There's quite a bit of new material in this set, although none really on Disc One, the Blu-ray 3D, perhaps due to the desire to dedicate every bit of available disc space to the feature's audio and video data. Instead of Bonus View, Disc Two (the 2D Blu-ray) supports the Disney Second Screen feature that takes picture-in-picture off the TV and puts it onto an automatically synched laptop or iPad to provide relevant additional content. There are about four minutes of staged-for-chuckles bloopers/outtakes.
"Pride of The Lion King" (38 minutes) is a profound retrospective documentary that goes beyond the wildly successful movie. "The Lion King: A Memoir - Don Hahn" offers the producer's very personal reflections, taking us back to the earliest stages of creation, well-produced with a variety of voices (about 20 minutes).
Four of the five deleted/alternate scenes have never been released before, and all include introductions by directors Roger Allers and Rob Minkoff, 14-and-a-half minutes all together.

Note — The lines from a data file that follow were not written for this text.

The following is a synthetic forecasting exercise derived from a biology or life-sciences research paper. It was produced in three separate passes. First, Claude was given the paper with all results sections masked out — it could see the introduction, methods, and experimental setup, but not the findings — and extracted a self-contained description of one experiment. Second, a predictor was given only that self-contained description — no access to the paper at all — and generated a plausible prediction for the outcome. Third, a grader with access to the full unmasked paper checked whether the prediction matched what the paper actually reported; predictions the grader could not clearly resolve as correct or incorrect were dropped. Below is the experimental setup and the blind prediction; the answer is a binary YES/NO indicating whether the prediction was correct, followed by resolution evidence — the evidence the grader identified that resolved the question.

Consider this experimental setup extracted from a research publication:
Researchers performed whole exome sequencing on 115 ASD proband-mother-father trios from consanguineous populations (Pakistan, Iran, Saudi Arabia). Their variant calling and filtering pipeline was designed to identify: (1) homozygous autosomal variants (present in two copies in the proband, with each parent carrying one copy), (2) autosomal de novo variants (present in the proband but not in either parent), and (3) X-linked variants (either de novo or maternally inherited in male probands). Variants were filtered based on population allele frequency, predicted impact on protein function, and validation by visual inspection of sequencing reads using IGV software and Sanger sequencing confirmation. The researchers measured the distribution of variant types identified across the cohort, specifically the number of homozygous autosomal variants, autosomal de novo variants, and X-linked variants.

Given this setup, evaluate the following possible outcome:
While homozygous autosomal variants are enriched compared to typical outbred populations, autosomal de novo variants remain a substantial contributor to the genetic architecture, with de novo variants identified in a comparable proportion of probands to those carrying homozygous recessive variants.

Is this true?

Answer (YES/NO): NO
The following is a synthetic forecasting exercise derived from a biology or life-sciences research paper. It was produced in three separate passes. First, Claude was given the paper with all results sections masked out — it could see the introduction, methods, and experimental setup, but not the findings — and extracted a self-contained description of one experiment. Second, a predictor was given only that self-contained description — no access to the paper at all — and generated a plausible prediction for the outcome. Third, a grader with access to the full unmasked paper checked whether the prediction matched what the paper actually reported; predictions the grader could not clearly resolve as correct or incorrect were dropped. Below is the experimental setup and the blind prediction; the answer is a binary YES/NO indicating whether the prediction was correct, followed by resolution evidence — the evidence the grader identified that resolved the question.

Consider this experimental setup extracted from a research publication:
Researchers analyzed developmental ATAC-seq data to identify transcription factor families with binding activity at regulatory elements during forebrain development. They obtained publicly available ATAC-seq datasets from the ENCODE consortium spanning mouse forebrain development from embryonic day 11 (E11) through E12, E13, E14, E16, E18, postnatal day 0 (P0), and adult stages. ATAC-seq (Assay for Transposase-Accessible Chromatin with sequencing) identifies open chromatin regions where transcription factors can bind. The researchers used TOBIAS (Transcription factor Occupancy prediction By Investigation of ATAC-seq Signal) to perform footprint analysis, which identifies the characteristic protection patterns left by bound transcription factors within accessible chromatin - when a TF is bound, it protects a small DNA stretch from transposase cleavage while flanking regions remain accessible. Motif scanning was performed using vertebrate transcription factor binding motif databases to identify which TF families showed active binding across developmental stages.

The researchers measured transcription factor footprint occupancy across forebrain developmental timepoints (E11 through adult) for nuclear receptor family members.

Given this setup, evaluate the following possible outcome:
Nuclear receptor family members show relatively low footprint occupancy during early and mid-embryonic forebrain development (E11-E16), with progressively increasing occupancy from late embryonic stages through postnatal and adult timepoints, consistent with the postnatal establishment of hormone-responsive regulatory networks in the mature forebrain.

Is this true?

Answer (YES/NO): NO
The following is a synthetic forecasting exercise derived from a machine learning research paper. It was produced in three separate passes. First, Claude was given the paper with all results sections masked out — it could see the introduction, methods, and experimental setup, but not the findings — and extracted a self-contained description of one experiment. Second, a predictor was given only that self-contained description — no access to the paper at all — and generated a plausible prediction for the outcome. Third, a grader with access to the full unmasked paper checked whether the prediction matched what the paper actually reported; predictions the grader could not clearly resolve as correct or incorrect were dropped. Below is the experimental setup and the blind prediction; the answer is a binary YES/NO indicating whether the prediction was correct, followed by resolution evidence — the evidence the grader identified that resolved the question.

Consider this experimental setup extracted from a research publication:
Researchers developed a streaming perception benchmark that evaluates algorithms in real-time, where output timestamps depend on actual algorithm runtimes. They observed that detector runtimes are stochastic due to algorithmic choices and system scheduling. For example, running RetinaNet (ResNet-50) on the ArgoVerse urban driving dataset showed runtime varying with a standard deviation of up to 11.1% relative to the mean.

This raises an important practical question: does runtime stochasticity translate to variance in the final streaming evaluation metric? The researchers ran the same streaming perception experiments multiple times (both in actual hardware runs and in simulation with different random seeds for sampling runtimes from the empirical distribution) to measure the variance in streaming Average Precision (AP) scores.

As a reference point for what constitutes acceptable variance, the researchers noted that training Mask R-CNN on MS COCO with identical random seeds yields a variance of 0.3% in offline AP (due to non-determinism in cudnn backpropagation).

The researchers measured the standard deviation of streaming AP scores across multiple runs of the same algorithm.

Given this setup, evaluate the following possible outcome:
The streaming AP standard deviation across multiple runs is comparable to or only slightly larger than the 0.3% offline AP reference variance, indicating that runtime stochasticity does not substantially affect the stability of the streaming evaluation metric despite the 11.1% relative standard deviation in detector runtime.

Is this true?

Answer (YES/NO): YES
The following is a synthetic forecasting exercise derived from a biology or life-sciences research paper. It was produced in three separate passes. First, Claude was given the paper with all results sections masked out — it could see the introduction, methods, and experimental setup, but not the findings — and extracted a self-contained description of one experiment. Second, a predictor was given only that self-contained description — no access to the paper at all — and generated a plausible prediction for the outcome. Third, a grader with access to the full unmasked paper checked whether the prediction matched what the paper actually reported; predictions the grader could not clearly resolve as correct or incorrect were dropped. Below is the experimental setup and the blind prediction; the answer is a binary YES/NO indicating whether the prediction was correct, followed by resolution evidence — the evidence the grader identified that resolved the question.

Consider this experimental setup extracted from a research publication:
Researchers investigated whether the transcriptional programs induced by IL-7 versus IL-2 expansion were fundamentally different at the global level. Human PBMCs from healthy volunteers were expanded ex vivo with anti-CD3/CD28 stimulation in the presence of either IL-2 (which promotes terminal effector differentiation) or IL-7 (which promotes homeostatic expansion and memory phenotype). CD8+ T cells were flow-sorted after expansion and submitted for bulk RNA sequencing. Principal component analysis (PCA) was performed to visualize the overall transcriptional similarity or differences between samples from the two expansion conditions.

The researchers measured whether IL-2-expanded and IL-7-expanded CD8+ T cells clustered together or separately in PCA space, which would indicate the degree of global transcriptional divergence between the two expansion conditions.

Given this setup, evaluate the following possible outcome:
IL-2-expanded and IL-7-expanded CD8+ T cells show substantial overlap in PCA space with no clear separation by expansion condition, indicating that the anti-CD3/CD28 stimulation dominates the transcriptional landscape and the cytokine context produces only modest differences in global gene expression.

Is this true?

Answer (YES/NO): NO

The extended "The Morning Report" (two-and-a-half minutes) is a song animated for optional seamless reinsertion into the DVD edition of the movie from 2003, presented separately here, in HD like all of the on-disc video extras. We can also watch the movie in a sing-along mode.
The interactive Blu-ray Art Gallery provides some pretty sophisticated viewing options and is broken down into four categories. Those hungry for the classic DVD bonus features will need a BD-Live connection though, as Disney is supplying them via their "Virtual Vault" technology, which could be a cool way to access old SD content, assuming it works when the discs hit store shelves next week. (The connection did not work for me before street date.) This choice might have been made to reduce the number of physical discs in the package, but I for one am hanging onto my old Platinum Edition DVD.
And on that note, Disc Three is a DVD of the movie with the Don Hahn bonus feature, while Disc Four carries a Digital Copy for iTunes or Windows Media. And I usually don't mention this sort of thing, but the "Discover Blu-ray 3D" promo video with Timon & Pumba is perfectly appropriate in this context.
I'd forgotten just how many of the fast-flying jokes tend to be puns in this otherwise grownup-skewing tale of jealousy, murder and betrayal, as The Lion King continues to offer something for just about every viewer to enjoy. It is the most successful title in the history of home entertainment--2D or 3D--a reign that is not likely to falter anytime soon, if this Blu-ray is any indication.